Os países deveriam adotar medidas para prevenir o uso indevido de pessoas jurídicas para a prática de lavagem de dinheiro e de financiamento de terrorismo. Deveriam também assegurar que haja informações adequadas, precisas e atualizadas a respeito da propriedade e do controle de pessoas jurídicas e que possam ser obtidas ou acessadas de maneira tempestiva pelas autoridades competentes. Em particular, os países onde haja pessoas jurídicas que possam emitir ações ao portador ou certificados de ações ao portador, ou que permitam acionistas ou diretores indicados, deveriam adotar medidas efetivas para garantir que não sejam usadas indevidamente para lavagem de dinheiro ou financiamento do terrorismo. Os países deveriam considerar medidas para facilitar o acesso a informações de propriedade e controle por instituições financeiras e APNFDs que sigam as obrigações definidas nas Recomendações 10 e 22.
Em sua nova redação, a R24 também procura restringir a emissão de ações ao portador, uma tipologia tradicional de ocultação da identidade de reais beneficiários, para fins de lavagem de dinheiro. Uma versão preliminar do novo texto é esta, ainda sem tradução oficial ao português:

  1. Transparency and beneficial ownership of legal persons

Countries should assess the risks of the misuse of legal persons for money laundering or terrorist financing, and take measures to prevent their misuse. Countries should ensure that there is adequate, accurate and up to date information on the beneficial ownership and control of legal persons that can be obtained or accessed rapidly and efficiently by competent authorities, through either a register of beneficial ownership or an alternative mechanism. Countries should not permit legal persons to issue new bearer shares or bearer share warrants, and take measures to prevent the misuse of existing bearer shares and bearer share warrants. Countries should take effective measures to ensure that nominee shareholders and directors are not misused for money laundering or terrorist financing. Countries should facilitate access to beneficial ownership and control information by financial institutions and DNFBPs undertaking the requirements set out in Recommendations 10 and 22.
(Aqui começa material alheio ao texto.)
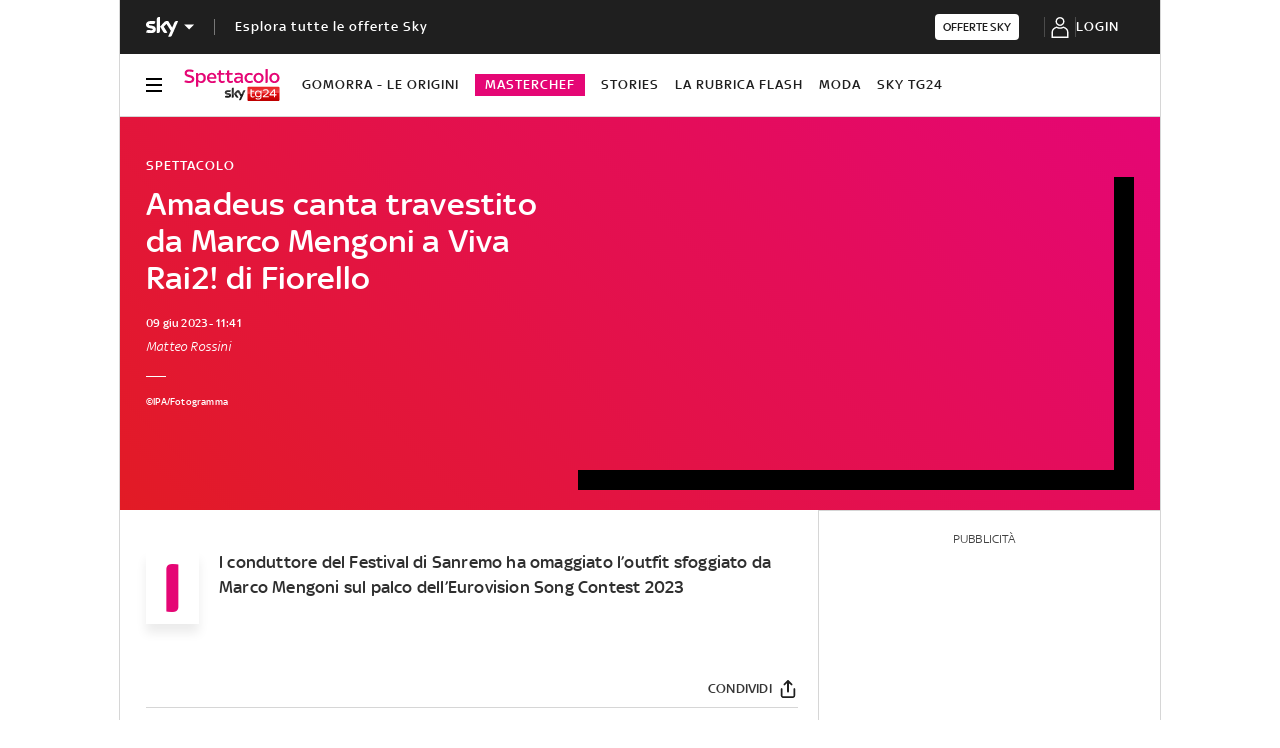

--- FILE ---
content_type: application/x-javascript;charset=utf-8
request_url: https://smetrics.sky.it/id?d_visid_ver=5.5.0&d_fieldgroup=A&mcorgid=1A124673527853290A490D45%40AdobeOrg&mid=74844305382177702201001348312561686212&ts=1768945344867
body_size: -38
content:
{"mid":"74844305382177702201001348312561686212"}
A R24 não tem efeito imediato ou direito sobre os países membros do Grupo de Ação Financeira Internacional. A entidade não é uma organização internacional e suas manifestações, tendo a natureza de soft norms, não têm força vinculante. Em cada membro do GAFI, suas recomendações podem ser transpostas e transformadas em normas de direito interno. Só então passam a ser obrigatórias.